Я удивленно повернулась к другу.
— А ребенок где?
— Ни слова про это, — ответил Максим. — Если я правильно понял, она родила еще до того, как попала в пансионат, потому это тайна, покрытая мраком.
Почему-то от всех этих разговоров запульсировали виски, и я принялась растирать их пальцами. История была очень нехорошей.

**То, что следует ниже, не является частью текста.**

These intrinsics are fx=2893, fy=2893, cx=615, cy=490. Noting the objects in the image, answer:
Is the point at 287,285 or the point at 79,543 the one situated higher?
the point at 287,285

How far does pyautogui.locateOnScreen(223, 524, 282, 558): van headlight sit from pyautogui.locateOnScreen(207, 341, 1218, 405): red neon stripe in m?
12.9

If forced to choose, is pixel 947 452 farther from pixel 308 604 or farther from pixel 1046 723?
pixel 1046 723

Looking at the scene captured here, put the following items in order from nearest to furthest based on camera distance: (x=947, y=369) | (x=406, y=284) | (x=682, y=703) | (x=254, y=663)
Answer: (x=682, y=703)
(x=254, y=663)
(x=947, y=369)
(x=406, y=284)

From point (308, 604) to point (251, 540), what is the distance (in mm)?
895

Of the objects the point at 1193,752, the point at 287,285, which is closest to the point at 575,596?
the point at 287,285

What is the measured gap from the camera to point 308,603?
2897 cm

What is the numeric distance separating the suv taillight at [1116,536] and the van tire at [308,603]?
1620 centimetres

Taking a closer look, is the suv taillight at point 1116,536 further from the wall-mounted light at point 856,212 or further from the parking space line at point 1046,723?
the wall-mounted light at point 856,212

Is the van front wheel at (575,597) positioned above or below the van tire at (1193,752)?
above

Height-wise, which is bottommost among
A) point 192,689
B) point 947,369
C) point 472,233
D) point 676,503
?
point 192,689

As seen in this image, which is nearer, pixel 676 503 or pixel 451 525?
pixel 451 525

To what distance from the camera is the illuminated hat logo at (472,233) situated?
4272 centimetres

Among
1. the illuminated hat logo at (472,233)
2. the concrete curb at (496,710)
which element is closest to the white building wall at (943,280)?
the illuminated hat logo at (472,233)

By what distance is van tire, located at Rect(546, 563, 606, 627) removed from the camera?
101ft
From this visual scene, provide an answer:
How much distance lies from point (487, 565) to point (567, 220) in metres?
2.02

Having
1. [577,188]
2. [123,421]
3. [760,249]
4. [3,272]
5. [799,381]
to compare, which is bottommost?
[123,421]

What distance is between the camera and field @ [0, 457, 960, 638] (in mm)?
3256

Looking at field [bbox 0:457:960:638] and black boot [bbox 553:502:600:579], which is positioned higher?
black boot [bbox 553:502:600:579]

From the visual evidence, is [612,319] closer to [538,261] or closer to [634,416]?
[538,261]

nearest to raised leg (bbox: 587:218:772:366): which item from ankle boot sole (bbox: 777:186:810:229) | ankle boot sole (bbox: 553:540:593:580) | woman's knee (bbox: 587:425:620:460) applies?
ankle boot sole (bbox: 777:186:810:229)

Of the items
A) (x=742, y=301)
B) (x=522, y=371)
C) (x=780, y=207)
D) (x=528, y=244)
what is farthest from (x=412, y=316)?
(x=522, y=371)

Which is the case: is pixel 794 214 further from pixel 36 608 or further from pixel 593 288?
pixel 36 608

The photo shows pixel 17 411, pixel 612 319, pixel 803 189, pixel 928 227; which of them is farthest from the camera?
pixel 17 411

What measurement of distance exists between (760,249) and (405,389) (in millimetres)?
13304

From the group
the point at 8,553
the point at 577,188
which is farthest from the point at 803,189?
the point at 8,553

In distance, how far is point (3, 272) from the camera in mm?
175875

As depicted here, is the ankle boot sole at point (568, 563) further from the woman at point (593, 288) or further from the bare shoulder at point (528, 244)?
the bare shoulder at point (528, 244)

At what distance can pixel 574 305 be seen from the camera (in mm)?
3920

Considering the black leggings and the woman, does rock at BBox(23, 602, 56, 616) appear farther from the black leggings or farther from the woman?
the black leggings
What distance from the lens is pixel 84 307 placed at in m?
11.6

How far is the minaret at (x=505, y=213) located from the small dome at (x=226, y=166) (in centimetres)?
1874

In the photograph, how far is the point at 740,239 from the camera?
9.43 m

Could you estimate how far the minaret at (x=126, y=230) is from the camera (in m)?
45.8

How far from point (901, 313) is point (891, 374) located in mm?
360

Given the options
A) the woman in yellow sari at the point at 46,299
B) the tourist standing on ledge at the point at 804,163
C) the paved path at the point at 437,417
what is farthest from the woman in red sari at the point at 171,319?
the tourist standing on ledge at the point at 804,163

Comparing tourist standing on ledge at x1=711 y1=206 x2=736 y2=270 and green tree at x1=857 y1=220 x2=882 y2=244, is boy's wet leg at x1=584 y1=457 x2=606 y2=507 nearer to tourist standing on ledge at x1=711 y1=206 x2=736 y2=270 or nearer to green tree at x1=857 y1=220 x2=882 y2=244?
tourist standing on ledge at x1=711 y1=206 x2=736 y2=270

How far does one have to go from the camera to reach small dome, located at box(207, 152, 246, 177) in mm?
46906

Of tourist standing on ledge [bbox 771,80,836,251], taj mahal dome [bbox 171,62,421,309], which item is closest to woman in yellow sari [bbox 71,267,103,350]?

— Но знаешь, что интересно в этой эпопее? — продолжал Давыдов.
— То есть, все, что ты рассказал до этого, не интересно? — я позволила себе улыбнуться, хотя смешного ничего не было.
— Адрес, — заявил Давыдов, как всегда не отвечая на мой вопрос. — В истории болезни написано, что она жила на Советской, двадцать три. Но это частный сектор, и я знаю тот район. У меня был друг в детстве, он жил там, и я точно помню, что в доме под номером двадцать три никого не было.
Я не вполне понимала, что имел в виду Максим.
— Ты же сам сказал, что это было давно, — осторожно заметила я. — Может, перепутал что? Откуда такая уверенность в том, что дом стоял пустым?
— Кристин, я говорю тебе серьезно, там никого не было, — Максим начинал злиться. — Мы играли в этих заброшенных домах, в двадцать третьем доме вечно царила разруха. Его хотели сносить, но только на словах, а так никому не было дела до этой конуры.
Напрягая память, я попыталась вспомнить детали рассказа.
— Ты сказал, Остапова находится в психушке тридцать семь лет? За это время вполне дом могли ограбить, разгромить, превратить в игрище для детишек… Да все что угодно могло случиться, ведь родственников у нее, похоже, не было. Никто не присматривал за домом.
Максим задумчиво посмотрел на меня. Мои слова казались ему убедительными, но явно не совпадали с внутренним чутьем, которое говорило ему, что в этой истории все гораздо сложнее. Давыдов, беззвучно засмеявшись, закрыл лицо руками, словно все происходящее показалось ему чересчур комичным.
— У меня знаешь, какая мысль? — спросил он. — Хочу позвонить одному своему другу и уточнить, жил там кто-то или нет. Он следаком сейчас работает,
— Офигеть! — произнесла я. — Значит, мне нельзя лазить по подсобкам и расспрашивать охранника, а тебе ввязываться в расследование истории о доме норме двадцать три, так это запросто.